*Task directions*.
Rename every "sheer white curtain" in the data below to "translucent curtain", leaving all other text unchanged. Omit the pictures from your output.

* START Record set *

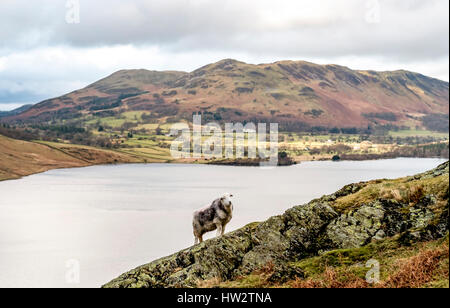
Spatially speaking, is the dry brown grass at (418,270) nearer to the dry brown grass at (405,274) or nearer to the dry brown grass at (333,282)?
the dry brown grass at (405,274)

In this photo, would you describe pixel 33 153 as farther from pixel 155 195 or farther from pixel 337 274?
pixel 337 274

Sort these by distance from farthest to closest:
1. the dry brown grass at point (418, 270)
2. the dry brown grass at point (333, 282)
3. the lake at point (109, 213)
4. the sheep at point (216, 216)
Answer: the lake at point (109, 213)
the sheep at point (216, 216)
the dry brown grass at point (333, 282)
the dry brown grass at point (418, 270)

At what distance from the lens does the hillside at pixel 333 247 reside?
1321 centimetres

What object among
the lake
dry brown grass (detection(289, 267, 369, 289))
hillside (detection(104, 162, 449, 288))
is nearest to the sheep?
hillside (detection(104, 162, 449, 288))

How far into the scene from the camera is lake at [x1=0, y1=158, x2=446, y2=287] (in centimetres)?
5347

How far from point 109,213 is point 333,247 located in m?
83.1

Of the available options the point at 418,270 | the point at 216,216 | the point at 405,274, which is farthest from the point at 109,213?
the point at 418,270

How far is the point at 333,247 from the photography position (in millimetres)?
16297

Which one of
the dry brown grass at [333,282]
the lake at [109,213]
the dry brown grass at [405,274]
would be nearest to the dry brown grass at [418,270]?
the dry brown grass at [405,274]

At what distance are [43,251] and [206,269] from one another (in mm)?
51984

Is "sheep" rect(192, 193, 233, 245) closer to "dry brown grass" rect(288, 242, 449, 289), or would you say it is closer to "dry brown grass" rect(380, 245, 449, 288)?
"dry brown grass" rect(288, 242, 449, 289)

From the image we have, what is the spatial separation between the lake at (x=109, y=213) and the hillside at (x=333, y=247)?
31499 millimetres

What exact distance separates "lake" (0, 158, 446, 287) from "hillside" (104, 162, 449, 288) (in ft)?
103
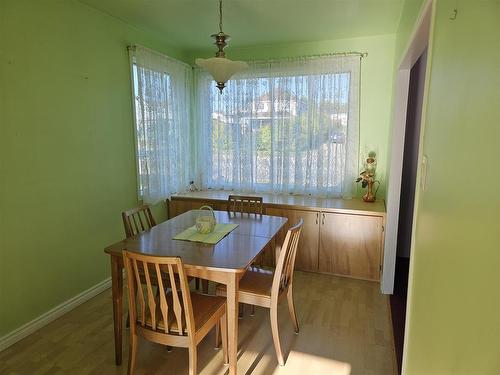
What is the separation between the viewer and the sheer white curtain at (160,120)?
321 cm

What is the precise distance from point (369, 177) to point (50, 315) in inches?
123

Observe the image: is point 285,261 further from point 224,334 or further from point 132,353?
point 132,353

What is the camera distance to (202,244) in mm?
2047

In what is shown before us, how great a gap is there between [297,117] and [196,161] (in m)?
1.41

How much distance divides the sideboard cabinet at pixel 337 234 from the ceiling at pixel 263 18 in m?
1.72

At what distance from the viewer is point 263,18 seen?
286 cm

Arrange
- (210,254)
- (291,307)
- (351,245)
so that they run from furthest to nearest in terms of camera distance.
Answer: (351,245), (291,307), (210,254)

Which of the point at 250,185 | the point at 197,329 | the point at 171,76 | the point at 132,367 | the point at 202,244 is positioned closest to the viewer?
the point at 197,329

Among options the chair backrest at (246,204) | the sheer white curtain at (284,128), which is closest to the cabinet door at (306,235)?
the chair backrest at (246,204)

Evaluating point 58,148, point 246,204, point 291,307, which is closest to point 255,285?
point 291,307

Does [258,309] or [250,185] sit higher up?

* END Record set *

*The result*.
Spatially speaking, is the dry brown grass at (418,270) nearer to the dry brown grass at (405,274) or nearer to the dry brown grass at (333,282)?
the dry brown grass at (405,274)

In this photo, would you describe pixel 33 153 as farther from pixel 155 195 or farther from pixel 337 274?
pixel 337 274

Sort these by distance from farthest to closest:
1. the dry brown grass at point (418, 270)
2. the dry brown grass at point (333, 282)
3. the lake at point (109, 213)
4. the sheep at point (216, 216)
Answer: the lake at point (109, 213)
the sheep at point (216, 216)
the dry brown grass at point (333, 282)
the dry brown grass at point (418, 270)

At what distance from the lens does the hillside at pixel 333 247 reside?
1321 centimetres

What object among
the lake
dry brown grass (detection(289, 267, 369, 289))
hillside (detection(104, 162, 449, 288))
is nearest to the sheep?
hillside (detection(104, 162, 449, 288))

How far into the scene from the camera is lake at [x1=0, y1=158, x2=446, y2=287] (in centimetres)?
5347

How far from point 109,213 is point 333,247 located in m?
83.1

Of the available options the point at 418,270 | the point at 216,216 | the point at 405,274, which is farthest from the point at 109,213?
the point at 418,270

How far is the point at 333,247 from the photography position (in millimetres)?
16297

Which one of
the dry brown grass at [333,282]
the lake at [109,213]
the dry brown grass at [405,274]
would be nearest to the dry brown grass at [418,270]?
the dry brown grass at [405,274]

At what distance are [43,251] and [206,269] from one another (in mm)?
51984

Is "sheep" rect(192, 193, 233, 245) closer to "dry brown grass" rect(288, 242, 449, 289), or would you say it is closer to "dry brown grass" rect(380, 245, 449, 288)?
"dry brown grass" rect(288, 242, 449, 289)

From the image we have, what is the spatial separation between the lake at (x=109, y=213) and the hillside at (x=333, y=247)?
31499 millimetres

What exact distance separates "lake" (0, 158, 446, 287) from "hillside" (104, 162, 449, 288) (in ft)?
103
What is the separation between the viewer and the translucent curtain at (160,120)?
321 cm

What is the precise distance from point (369, 177) to point (50, 315) in inches?
123

Observe the image: is point 285,261 further from point 224,334 or further from point 132,353?
point 132,353

What is the camera distance to (202,244) in mm?
2047

In what is shown before us, how great a gap is there between [297,117] and [196,161] (in m)?
1.41

How much distance divides the sideboard cabinet at pixel 337 234 from the ceiling at pixel 263 18 in m?
1.72

At what distance from the viewer is point 263,18 seen?
286 cm

Arrange
- (210,254)
- (291,307)
- (351,245)
so that they run from furthest to nearest in terms of camera distance.
Answer: (351,245), (291,307), (210,254)

Which of the point at 250,185 | the point at 197,329 | the point at 171,76 | the point at 132,367 | the point at 202,244 is positioned closest to the viewer?
the point at 197,329

Among options the chair backrest at (246,204) | the translucent curtain at (284,128), which is closest to the cabinet door at (306,235)?
the chair backrest at (246,204)

Evaluating point 58,148, point 246,204, point 291,307, which is closest to point 255,285?
point 291,307

Does [258,309] or [250,185] sit higher up?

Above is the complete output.